Aidan suspirou. O clima não estava ficando bom. Ele não sabia o porquê de, quando ele ficava perto daquela mulher, ele ficava mais calmo. Ele achava estranho já que ela tinha a mesma aura de sua irmã.

— Me diga então, Agatha, você quer que eu vá com você para o encontro? — Aidan perguntou sem pensar.

— Você iria mesmo? — ele pôde escutar a voz de Agatha ficar animada.

Ele sentiu as mãos dela em volta dele, como se ela estivesse o abraçando. Ele sentiu o calor de seu corpo, o que fez ele pular uma batida em seu coração.

— Eu adoraria te levar, Aidan! Até porque o Bispo também vai estar lá! — Agatha moveu-se para a frente de Aidan, olhando diretamente em seus olhos. Ela havia tirado seu véu. Aidan pôde olhar diretamente para aqueles olhos negros e profundos. Ele sentiu algo diferente, algo que não era normal.

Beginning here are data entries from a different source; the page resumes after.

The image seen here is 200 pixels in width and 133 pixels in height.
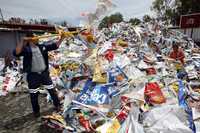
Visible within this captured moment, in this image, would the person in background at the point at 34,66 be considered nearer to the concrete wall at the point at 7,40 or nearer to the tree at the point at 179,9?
the concrete wall at the point at 7,40

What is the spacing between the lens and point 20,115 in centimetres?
556

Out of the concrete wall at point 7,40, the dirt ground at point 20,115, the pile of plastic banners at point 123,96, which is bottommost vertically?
the dirt ground at point 20,115

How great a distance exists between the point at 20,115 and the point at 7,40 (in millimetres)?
10757

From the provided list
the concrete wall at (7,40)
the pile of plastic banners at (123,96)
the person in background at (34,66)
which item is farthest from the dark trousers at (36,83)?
the concrete wall at (7,40)

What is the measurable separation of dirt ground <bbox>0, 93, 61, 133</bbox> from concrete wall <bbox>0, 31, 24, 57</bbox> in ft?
28.5

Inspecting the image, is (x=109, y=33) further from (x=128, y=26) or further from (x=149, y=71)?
(x=149, y=71)

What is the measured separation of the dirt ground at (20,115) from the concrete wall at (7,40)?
8.70 meters

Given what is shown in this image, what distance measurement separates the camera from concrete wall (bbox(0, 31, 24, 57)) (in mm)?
15438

Ele sentiu o mesmo quando estava com Celina, e isso o fez recuar um pouco, mas ele acenou com a cabeça.

— Então você será meu par! — disse ela enquanto sorria com felicidade.

Aidan não sabia o que estava acontecendo, mas depois daquela conversa, ele não se lembrava de mais nada. Ele apenas lembrava de ver uma visão de um homem o enforcando. Ele sentia as mãos pesadas daquele homem e também o desespero em seu rosto, aqueles olhos negros chorando sangue.

Aidan não sabia o que eram aquelas visões, mas ele sabia que agora que o experimento havia acabado, ele estava se preparando para ir para o tal jantar da organização.